The Unfinished Nation: Chapter 13: The Impending Crisis


Chapter 13 Main Themes:


  1. The influence of Manifest Destiny on Americans during the period, and how it shaped American policy in Texas, Oregon, California, and the Southwest.

  2. The many events concerning the expansion of slavery into the western territories that deepened divisions between the North and the South and led to the Civil War.

  3. The effect of the dispute over slavery in reshaping the American political-party system, bringing an end to the Whigs and birthing the Republicans.


A thorough study of Chapter 13 should enable the student to understand:

  • The concept of Manifest Destiny and its influence on the nation through the 1840s and beyond.

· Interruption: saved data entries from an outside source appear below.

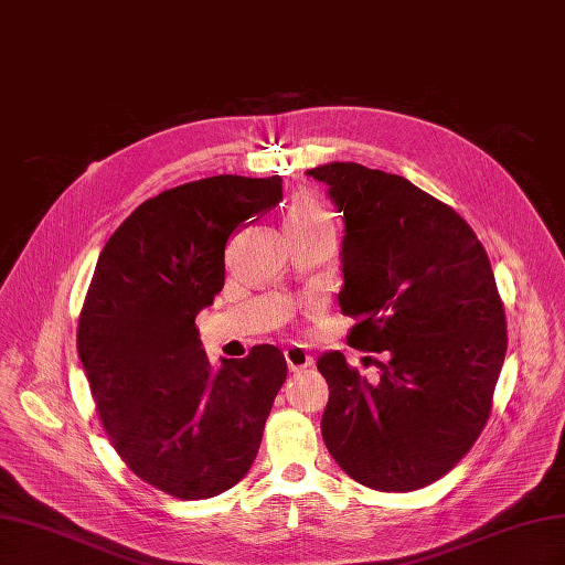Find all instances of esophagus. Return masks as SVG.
I'll list each match as a JSON object with an SVG mask.
<instances>
[{
    "label": "esophagus",
    "instance_id": "1",
    "mask_svg": "<svg viewBox=\"0 0 565 565\" xmlns=\"http://www.w3.org/2000/svg\"><path fill=\"white\" fill-rule=\"evenodd\" d=\"M285 361H287L289 370L299 372V370H306L313 365V355L299 347H289V349H285Z\"/></svg>",
    "mask_w": 565,
    "mask_h": 565
}]
</instances>
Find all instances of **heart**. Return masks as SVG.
Instances as JSON below:
<instances>
[{
  "label": "heart",
  "instance_id": "1",
  "mask_svg": "<svg viewBox=\"0 0 565 565\" xmlns=\"http://www.w3.org/2000/svg\"><path fill=\"white\" fill-rule=\"evenodd\" d=\"M287 228H334L330 210L311 195L297 193L287 207Z\"/></svg>",
  "mask_w": 565,
  "mask_h": 565
}]
</instances>
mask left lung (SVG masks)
<instances>
[{
  "mask_svg": "<svg viewBox=\"0 0 565 565\" xmlns=\"http://www.w3.org/2000/svg\"><path fill=\"white\" fill-rule=\"evenodd\" d=\"M347 218L339 306L349 347L382 353L370 384L328 351L320 431L353 481L419 490L446 476L486 429L507 353V316L488 254L446 202L355 162L316 167Z\"/></svg>",
  "mask_w": 565,
  "mask_h": 565,
  "instance_id": "obj_1",
  "label": "left lung"
}]
</instances>
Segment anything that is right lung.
<instances>
[{
	"label": "right lung",
	"instance_id": "1",
	"mask_svg": "<svg viewBox=\"0 0 565 565\" xmlns=\"http://www.w3.org/2000/svg\"><path fill=\"white\" fill-rule=\"evenodd\" d=\"M280 198V177L169 188L110 235L84 297L77 353L98 419L125 465L177 500L241 481L287 377L270 344L214 372L195 324L224 289L231 233Z\"/></svg>",
	"mask_w": 565,
	"mask_h": 565
}]
</instances>
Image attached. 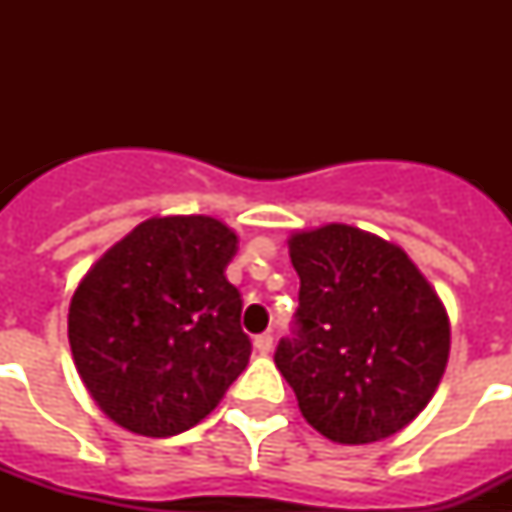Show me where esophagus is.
I'll list each match as a JSON object with an SVG mask.
<instances>
[{
	"label": "esophagus",
	"instance_id": "1",
	"mask_svg": "<svg viewBox=\"0 0 512 512\" xmlns=\"http://www.w3.org/2000/svg\"><path fill=\"white\" fill-rule=\"evenodd\" d=\"M253 346H256V351H259V354L266 356L271 348H274V336H271V333H261V336L253 338Z\"/></svg>",
	"mask_w": 512,
	"mask_h": 512
}]
</instances>
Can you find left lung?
<instances>
[{
	"instance_id": "left-lung-1",
	"label": "left lung",
	"mask_w": 512,
	"mask_h": 512,
	"mask_svg": "<svg viewBox=\"0 0 512 512\" xmlns=\"http://www.w3.org/2000/svg\"><path fill=\"white\" fill-rule=\"evenodd\" d=\"M300 277L295 338L274 364L307 423L336 443L402 431L438 390L451 348L446 307L408 253L354 225L289 238Z\"/></svg>"
}]
</instances>
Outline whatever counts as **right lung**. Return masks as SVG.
<instances>
[{"label":"right lung","instance_id":"1","mask_svg":"<svg viewBox=\"0 0 512 512\" xmlns=\"http://www.w3.org/2000/svg\"><path fill=\"white\" fill-rule=\"evenodd\" d=\"M235 251L238 235L215 217H151L87 271L69 343L107 418L166 438L217 408L251 356L241 292L225 279Z\"/></svg>","mask_w":512,"mask_h":512}]
</instances>
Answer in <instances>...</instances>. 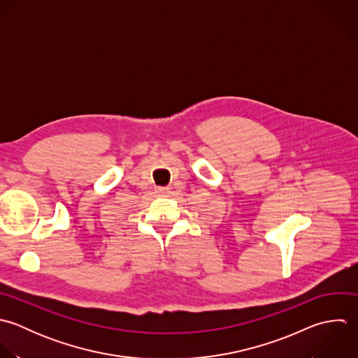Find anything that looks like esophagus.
<instances>
[{
    "instance_id": "1",
    "label": "esophagus",
    "mask_w": 358,
    "mask_h": 358,
    "mask_svg": "<svg viewBox=\"0 0 358 358\" xmlns=\"http://www.w3.org/2000/svg\"><path fill=\"white\" fill-rule=\"evenodd\" d=\"M156 192L160 195V196H167L169 195V188L167 187H159L157 189H156Z\"/></svg>"
}]
</instances>
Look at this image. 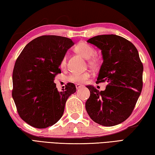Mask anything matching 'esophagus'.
Returning a JSON list of instances; mask_svg holds the SVG:
<instances>
[{"instance_id": "obj_1", "label": "esophagus", "mask_w": 155, "mask_h": 155, "mask_svg": "<svg viewBox=\"0 0 155 155\" xmlns=\"http://www.w3.org/2000/svg\"><path fill=\"white\" fill-rule=\"evenodd\" d=\"M82 87H83V86H82V85H81V84H76V88H77V89H78V88H81Z\"/></svg>"}]
</instances>
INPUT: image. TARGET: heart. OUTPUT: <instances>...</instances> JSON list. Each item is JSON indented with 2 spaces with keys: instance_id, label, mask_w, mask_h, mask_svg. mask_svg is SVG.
Wrapping results in <instances>:
<instances>
[{
  "instance_id": "obj_1",
  "label": "heart",
  "mask_w": 155,
  "mask_h": 155,
  "mask_svg": "<svg viewBox=\"0 0 155 155\" xmlns=\"http://www.w3.org/2000/svg\"><path fill=\"white\" fill-rule=\"evenodd\" d=\"M74 51L78 54L81 55L85 58H88V62L91 65L95 66L99 62V58L95 55V49L91 45L86 42H81L78 43L74 47ZM61 68H64L66 66V58L64 57L62 59L60 63ZM91 77L89 72H74L69 77V81L74 83H84Z\"/></svg>"
}]
</instances>
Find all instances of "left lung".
Wrapping results in <instances>:
<instances>
[{
	"label": "left lung",
	"instance_id": "1",
	"mask_svg": "<svg viewBox=\"0 0 155 155\" xmlns=\"http://www.w3.org/2000/svg\"><path fill=\"white\" fill-rule=\"evenodd\" d=\"M87 42L100 48L103 54L97 83L108 84L101 91L87 85L91 94L85 107L95 123L114 126L133 113L143 88V65L134 45L120 36L98 35Z\"/></svg>",
	"mask_w": 155,
	"mask_h": 155
}]
</instances>
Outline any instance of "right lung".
<instances>
[{
  "mask_svg": "<svg viewBox=\"0 0 155 155\" xmlns=\"http://www.w3.org/2000/svg\"><path fill=\"white\" fill-rule=\"evenodd\" d=\"M73 42L56 35H43L25 46L15 62L12 96L20 117L31 126L45 128L57 123L63 114L68 98L76 92L68 83L58 92L54 78Z\"/></svg>",
  "mask_w": 155,
  "mask_h": 155,
  "instance_id": "1",
  "label": "right lung"
}]
</instances>
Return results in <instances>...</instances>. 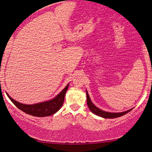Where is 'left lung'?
Listing matches in <instances>:
<instances>
[{"mask_svg":"<svg viewBox=\"0 0 152 152\" xmlns=\"http://www.w3.org/2000/svg\"><path fill=\"white\" fill-rule=\"evenodd\" d=\"M86 94H87V105H88V107L89 108V110L94 113V114L98 115L99 117H103V118H105V119L117 118V117L123 116V115H126V113H129L130 110H132L133 109V108H131L130 110H126V111L121 112V113L106 112V111H104V110H101L100 108H98L96 106H95L94 104V103H93L91 100L89 94H88L87 90H86Z\"/></svg>","mask_w":152,"mask_h":152,"instance_id":"8db88e82","label":"left lung"}]
</instances>
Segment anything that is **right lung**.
<instances>
[{"instance_id":"add662e5","label":"right lung","mask_w":152,"mask_h":152,"mask_svg":"<svg viewBox=\"0 0 152 152\" xmlns=\"http://www.w3.org/2000/svg\"><path fill=\"white\" fill-rule=\"evenodd\" d=\"M69 87V83L67 84L64 89L54 98L48 101L43 102L37 103L35 104H24L13 99L10 95L7 94L9 98L12 102L17 108L24 112L26 114L31 115L32 116L43 117L53 115L58 111L61 108L64 102L65 95Z\"/></svg>"}]
</instances>
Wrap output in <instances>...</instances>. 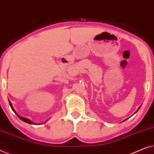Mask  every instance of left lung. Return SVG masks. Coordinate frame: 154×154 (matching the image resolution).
I'll return each mask as SVG.
<instances>
[{
	"instance_id": "1",
	"label": "left lung",
	"mask_w": 154,
	"mask_h": 154,
	"mask_svg": "<svg viewBox=\"0 0 154 154\" xmlns=\"http://www.w3.org/2000/svg\"><path fill=\"white\" fill-rule=\"evenodd\" d=\"M140 107H139V109H140Z\"/></svg>"
}]
</instances>
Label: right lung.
I'll use <instances>...</instances> for the list:
<instances>
[{"label":"right lung","instance_id":"obj_1","mask_svg":"<svg viewBox=\"0 0 154 154\" xmlns=\"http://www.w3.org/2000/svg\"><path fill=\"white\" fill-rule=\"evenodd\" d=\"M9 103H10V107H11V109H12V111H14V113H16L17 115V116L19 117V119H21L22 120V121H23L24 122H25V123H29V124H34V123H33V122H31L30 120H29L28 119H26V118H23V117H22V116H19L17 113H16V111H14V108L13 107H12V104H11V102H10V101L9 100Z\"/></svg>","mask_w":154,"mask_h":154}]
</instances>
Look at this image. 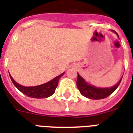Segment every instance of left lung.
Listing matches in <instances>:
<instances>
[{"label":"left lung","instance_id":"obj_1","mask_svg":"<svg viewBox=\"0 0 133 133\" xmlns=\"http://www.w3.org/2000/svg\"><path fill=\"white\" fill-rule=\"evenodd\" d=\"M115 32V31H114ZM117 34V32H115ZM122 78L119 80L116 85L113 87L106 88H96L92 85H89L85 81V80L78 74V77L77 80V85L78 89L80 91V92L84 96V97L89 98L91 99H101L106 98L109 95H110L114 91L119 85Z\"/></svg>","mask_w":133,"mask_h":133}]
</instances>
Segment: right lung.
<instances>
[{"instance_id": "obj_1", "label": "right lung", "mask_w": 133, "mask_h": 133, "mask_svg": "<svg viewBox=\"0 0 133 133\" xmlns=\"http://www.w3.org/2000/svg\"><path fill=\"white\" fill-rule=\"evenodd\" d=\"M64 73H63L58 77H55L54 79L50 81L48 83L42 84V85H37V86H32V87H25L23 85H19L17 83L11 76L9 75V77L11 78V80L14 85L24 95H27L28 97H32V98H36V99H41V98H47L52 95L55 92L57 85H58V80L62 77Z\"/></svg>"}]
</instances>
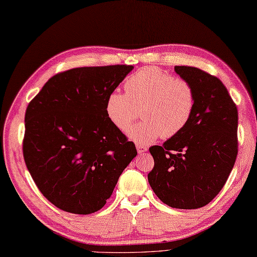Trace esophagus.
Segmentation results:
<instances>
[{
    "label": "esophagus",
    "mask_w": 257,
    "mask_h": 257,
    "mask_svg": "<svg viewBox=\"0 0 257 257\" xmlns=\"http://www.w3.org/2000/svg\"><path fill=\"white\" fill-rule=\"evenodd\" d=\"M136 150H138V152L140 154H142V153H144V152H146L149 150V148L148 146H145V145H141V144H136Z\"/></svg>",
    "instance_id": "34e87169"
}]
</instances>
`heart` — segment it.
Here are the masks:
<instances>
[{
  "mask_svg": "<svg viewBox=\"0 0 257 257\" xmlns=\"http://www.w3.org/2000/svg\"><path fill=\"white\" fill-rule=\"evenodd\" d=\"M126 94H108L105 112L109 121L124 131L142 108V122L127 130L136 144H149L162 135L165 139L186 126L195 105V94L188 82L175 78L159 67L148 66L131 75L125 83Z\"/></svg>",
  "mask_w": 257,
  "mask_h": 257,
  "instance_id": "obj_1",
  "label": "heart"
}]
</instances>
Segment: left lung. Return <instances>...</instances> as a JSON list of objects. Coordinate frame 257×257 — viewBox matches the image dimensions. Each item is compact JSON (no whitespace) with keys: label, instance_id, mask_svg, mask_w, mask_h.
<instances>
[{"label":"left lung","instance_id":"obj_1","mask_svg":"<svg viewBox=\"0 0 257 257\" xmlns=\"http://www.w3.org/2000/svg\"><path fill=\"white\" fill-rule=\"evenodd\" d=\"M195 94L186 126L162 146L150 149L154 167L149 183L166 205L205 206L222 190L237 156L238 113L221 80L193 66H175Z\"/></svg>","mask_w":257,"mask_h":257}]
</instances>
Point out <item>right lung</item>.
<instances>
[{
  "instance_id": "right-lung-1",
  "label": "right lung",
  "mask_w": 257,
  "mask_h": 257,
  "mask_svg": "<svg viewBox=\"0 0 257 257\" xmlns=\"http://www.w3.org/2000/svg\"><path fill=\"white\" fill-rule=\"evenodd\" d=\"M132 65L76 67L45 83L25 112L23 155L42 194L63 211L87 215L111 197L138 152L105 112Z\"/></svg>"
}]
</instances>
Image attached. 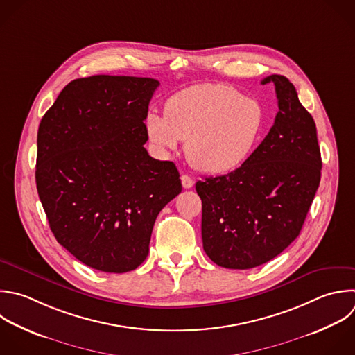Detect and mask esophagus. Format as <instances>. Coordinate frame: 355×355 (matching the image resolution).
I'll use <instances>...</instances> for the list:
<instances>
[{"label":"esophagus","mask_w":355,"mask_h":355,"mask_svg":"<svg viewBox=\"0 0 355 355\" xmlns=\"http://www.w3.org/2000/svg\"><path fill=\"white\" fill-rule=\"evenodd\" d=\"M180 180H182V184H183L184 189H191L193 187V179L189 175H182Z\"/></svg>","instance_id":"obj_1"}]
</instances>
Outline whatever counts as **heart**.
Returning a JSON list of instances; mask_svg holds the SVG:
<instances>
[{
    "label": "heart",
    "instance_id": "b5f03b06",
    "mask_svg": "<svg viewBox=\"0 0 355 355\" xmlns=\"http://www.w3.org/2000/svg\"><path fill=\"white\" fill-rule=\"evenodd\" d=\"M265 126L262 105L225 85H197L173 94L165 115L146 116L148 140L161 151L186 141L189 164L204 173L240 166L257 147Z\"/></svg>",
    "mask_w": 355,
    "mask_h": 355
}]
</instances>
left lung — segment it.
I'll use <instances>...</instances> for the list:
<instances>
[{
	"instance_id": "obj_1",
	"label": "left lung",
	"mask_w": 355,
	"mask_h": 355,
	"mask_svg": "<svg viewBox=\"0 0 355 355\" xmlns=\"http://www.w3.org/2000/svg\"><path fill=\"white\" fill-rule=\"evenodd\" d=\"M273 83L279 112L262 143L233 172L196 183L205 254L219 266L250 269L279 255L300 234L320 182L316 126L295 87Z\"/></svg>"
}]
</instances>
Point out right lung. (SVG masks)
<instances>
[{
	"instance_id": "obj_1",
	"label": "right lung",
	"mask_w": 355,
	"mask_h": 355,
	"mask_svg": "<svg viewBox=\"0 0 355 355\" xmlns=\"http://www.w3.org/2000/svg\"><path fill=\"white\" fill-rule=\"evenodd\" d=\"M158 86L135 76L72 80L39 126L36 184L51 232L101 272L136 269L159 211L182 191L175 164L144 148Z\"/></svg>"
}]
</instances>
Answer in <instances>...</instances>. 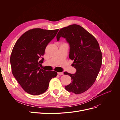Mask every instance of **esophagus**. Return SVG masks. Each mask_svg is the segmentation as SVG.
I'll use <instances>...</instances> for the list:
<instances>
[{"instance_id": "esophagus-1", "label": "esophagus", "mask_w": 120, "mask_h": 120, "mask_svg": "<svg viewBox=\"0 0 120 120\" xmlns=\"http://www.w3.org/2000/svg\"><path fill=\"white\" fill-rule=\"evenodd\" d=\"M57 73H58V75H63L64 74V73L63 72H58Z\"/></svg>"}]
</instances>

  • The origin of the Republic of Texas and the controversy concerning its annexation by the United States.


  • The reasons why the United States declared war on Mexico, and how the Mexican War was fought to a successful conclusion.


  • The impact of the Wilmot Proviso on the sectional controversy.


  • The methods used to enact the Compromise of 1850, and its reception by the American people.


  • The role of the major political parties in the widening sectional split.


  • The part played by Stephen A. Douglas in the enactment of the Kansas-Nebraska Act, and the effect of this act on his career and on the attitudes of the people in all sections.


  • The impact of the Dred Scott decision on sectional attitudes and on the prestige of the Supreme Court.


  • The reasons for Abraham Lincoln's victory in 1860, and the effect of his election on the sectional crisis.



Dark Horse:
   A political candidate who is not considered a front runner and whose victory would be surprising to most observers.


Tejanos:  Mexican residents of Texas.


Manifest Destiny: The 19th-century political and philosophical belief that it was America's divinely assigned mission to expand westward (and to establish democratic and Protestant ideals) across the North American continent.